President Barack Obama and Senate Democrats made a major push this week on the issue, hoping to put pressure on House Speaker John Boehner to allow a vote before the August summer break.
But Boehner and other House GOP leaders have repeatedly rejected calls to vote on a Senate-passed comprehensive immigration bill. They insist the only way the House will act is using a step by step approach.
But resistance from a majority of House conservatives to even start that process has stalled any movement on immigration, and the latest attempt illustrates the prospects for reform aren't good this year.
California Republican Rep. Jeff Denham, whose agricultural district is home to many immigrant workers, wants to add his targeted immigration measure to the defense bill next week.
His “ENLIST Act” would allow young people brought into the country illegally to join the military and gain legal status. But even before he gets the chance to offer his amendment, Cantor's office is shutting it down.
"No proposed ENLIST amendments to NDAA will be made in order," Doug Heye, a spokesman for Cantor, said in a statement.
Last month, the backlash from a group of House GOP members who said Denham's proposal amounted to "amnesty" prevented it from being considered as part of the original defense bill in committee.
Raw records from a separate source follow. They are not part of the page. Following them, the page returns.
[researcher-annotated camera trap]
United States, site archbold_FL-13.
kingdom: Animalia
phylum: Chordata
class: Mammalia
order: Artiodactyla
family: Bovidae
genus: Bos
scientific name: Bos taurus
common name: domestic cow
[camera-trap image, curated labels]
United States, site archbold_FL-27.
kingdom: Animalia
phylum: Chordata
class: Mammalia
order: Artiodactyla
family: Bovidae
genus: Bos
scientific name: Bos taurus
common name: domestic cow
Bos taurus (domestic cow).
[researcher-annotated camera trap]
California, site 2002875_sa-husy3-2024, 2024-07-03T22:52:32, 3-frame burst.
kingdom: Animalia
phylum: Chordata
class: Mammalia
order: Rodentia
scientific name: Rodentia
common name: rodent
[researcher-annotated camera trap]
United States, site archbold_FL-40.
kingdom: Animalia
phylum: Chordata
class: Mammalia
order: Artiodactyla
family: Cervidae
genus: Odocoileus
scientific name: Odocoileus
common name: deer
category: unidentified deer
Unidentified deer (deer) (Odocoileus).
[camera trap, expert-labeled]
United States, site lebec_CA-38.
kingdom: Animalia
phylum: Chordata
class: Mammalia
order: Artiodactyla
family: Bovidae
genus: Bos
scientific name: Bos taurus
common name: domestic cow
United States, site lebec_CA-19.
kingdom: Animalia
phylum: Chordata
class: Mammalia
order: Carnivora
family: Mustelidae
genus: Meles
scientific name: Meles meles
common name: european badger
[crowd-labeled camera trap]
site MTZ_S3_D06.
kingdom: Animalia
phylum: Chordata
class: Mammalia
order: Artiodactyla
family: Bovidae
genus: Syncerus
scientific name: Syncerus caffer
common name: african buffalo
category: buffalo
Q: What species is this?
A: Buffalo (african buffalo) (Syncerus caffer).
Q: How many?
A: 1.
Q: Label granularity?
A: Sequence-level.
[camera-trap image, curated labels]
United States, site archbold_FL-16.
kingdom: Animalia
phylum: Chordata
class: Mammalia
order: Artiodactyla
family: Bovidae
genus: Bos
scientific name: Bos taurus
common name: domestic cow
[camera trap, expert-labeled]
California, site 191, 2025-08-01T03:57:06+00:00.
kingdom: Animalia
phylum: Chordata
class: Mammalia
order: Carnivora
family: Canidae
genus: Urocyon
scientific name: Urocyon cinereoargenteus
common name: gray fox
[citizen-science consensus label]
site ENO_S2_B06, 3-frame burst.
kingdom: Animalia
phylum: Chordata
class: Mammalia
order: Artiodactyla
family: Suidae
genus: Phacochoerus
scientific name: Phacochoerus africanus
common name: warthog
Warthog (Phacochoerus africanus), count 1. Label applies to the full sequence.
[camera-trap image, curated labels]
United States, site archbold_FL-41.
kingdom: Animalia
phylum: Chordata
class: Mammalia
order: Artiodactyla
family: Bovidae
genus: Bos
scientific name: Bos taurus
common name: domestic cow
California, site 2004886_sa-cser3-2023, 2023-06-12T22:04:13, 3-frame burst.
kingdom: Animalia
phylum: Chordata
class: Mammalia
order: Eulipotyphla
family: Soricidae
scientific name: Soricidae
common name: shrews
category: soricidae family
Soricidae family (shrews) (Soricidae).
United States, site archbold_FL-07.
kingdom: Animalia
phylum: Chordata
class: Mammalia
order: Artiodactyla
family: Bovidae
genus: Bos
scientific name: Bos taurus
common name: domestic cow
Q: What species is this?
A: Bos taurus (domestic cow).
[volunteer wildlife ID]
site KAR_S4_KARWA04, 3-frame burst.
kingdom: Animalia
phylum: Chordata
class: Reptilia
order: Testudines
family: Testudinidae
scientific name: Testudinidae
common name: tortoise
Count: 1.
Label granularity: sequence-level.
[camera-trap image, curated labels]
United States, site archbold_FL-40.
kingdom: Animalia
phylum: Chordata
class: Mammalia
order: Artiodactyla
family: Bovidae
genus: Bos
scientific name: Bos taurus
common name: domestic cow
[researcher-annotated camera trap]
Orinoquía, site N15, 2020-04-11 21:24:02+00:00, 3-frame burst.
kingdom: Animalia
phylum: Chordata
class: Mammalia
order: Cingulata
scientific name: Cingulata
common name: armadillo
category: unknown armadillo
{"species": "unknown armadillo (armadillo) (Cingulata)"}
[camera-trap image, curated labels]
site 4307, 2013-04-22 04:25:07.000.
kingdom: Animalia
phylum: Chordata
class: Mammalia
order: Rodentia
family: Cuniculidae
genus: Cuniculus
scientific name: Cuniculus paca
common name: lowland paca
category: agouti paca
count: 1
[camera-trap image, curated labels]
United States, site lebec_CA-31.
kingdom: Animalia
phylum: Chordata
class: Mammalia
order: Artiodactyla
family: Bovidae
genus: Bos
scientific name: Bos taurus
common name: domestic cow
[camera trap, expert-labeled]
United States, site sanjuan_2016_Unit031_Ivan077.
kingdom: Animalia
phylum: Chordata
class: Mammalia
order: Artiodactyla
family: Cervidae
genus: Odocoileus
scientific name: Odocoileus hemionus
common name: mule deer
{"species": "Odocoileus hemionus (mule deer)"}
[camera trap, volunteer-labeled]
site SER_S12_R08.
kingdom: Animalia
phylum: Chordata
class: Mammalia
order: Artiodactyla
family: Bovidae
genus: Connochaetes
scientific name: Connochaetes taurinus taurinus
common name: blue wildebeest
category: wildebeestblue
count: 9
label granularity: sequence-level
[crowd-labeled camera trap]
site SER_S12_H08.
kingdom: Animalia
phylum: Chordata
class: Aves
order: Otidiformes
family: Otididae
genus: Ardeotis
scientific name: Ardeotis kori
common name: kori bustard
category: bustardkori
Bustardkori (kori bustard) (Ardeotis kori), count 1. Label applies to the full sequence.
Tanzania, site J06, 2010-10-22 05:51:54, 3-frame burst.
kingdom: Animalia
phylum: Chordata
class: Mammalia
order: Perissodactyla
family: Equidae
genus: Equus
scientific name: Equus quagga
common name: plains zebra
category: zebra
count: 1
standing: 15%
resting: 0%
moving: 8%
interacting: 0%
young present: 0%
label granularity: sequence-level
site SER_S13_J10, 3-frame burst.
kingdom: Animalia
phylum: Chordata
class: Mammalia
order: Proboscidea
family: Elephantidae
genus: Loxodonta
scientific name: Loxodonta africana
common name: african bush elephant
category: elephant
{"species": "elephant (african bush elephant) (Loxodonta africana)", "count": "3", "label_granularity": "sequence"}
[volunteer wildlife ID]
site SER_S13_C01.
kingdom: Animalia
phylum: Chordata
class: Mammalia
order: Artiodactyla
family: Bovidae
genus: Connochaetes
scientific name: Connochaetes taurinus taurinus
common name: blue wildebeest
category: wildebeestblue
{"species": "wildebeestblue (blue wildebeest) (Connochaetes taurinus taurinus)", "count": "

House Armed Services Chairman Buck McKeon, a co-sponsor of the ENLIST act, worried the controversial amendment could become a poison pill and jeopardize the defense legislation’s passage.
On Friday, White House spokesman Jay Carney said the House would “pursue its own path in the construction of an immigration reform package.”
But he also said that the Obama administration would only support a series of bills if they achieved major overhaul of the current immigration system, and that those measures must include a path to citizenship for undocumented workers.
With fewer than three dozen legislative days left before Congress takes a month-long summer recess, the window for acting on immigration is narrow. If there is no will to take up the ENLIST act now, that doesn't bode well for any other immigration action this year.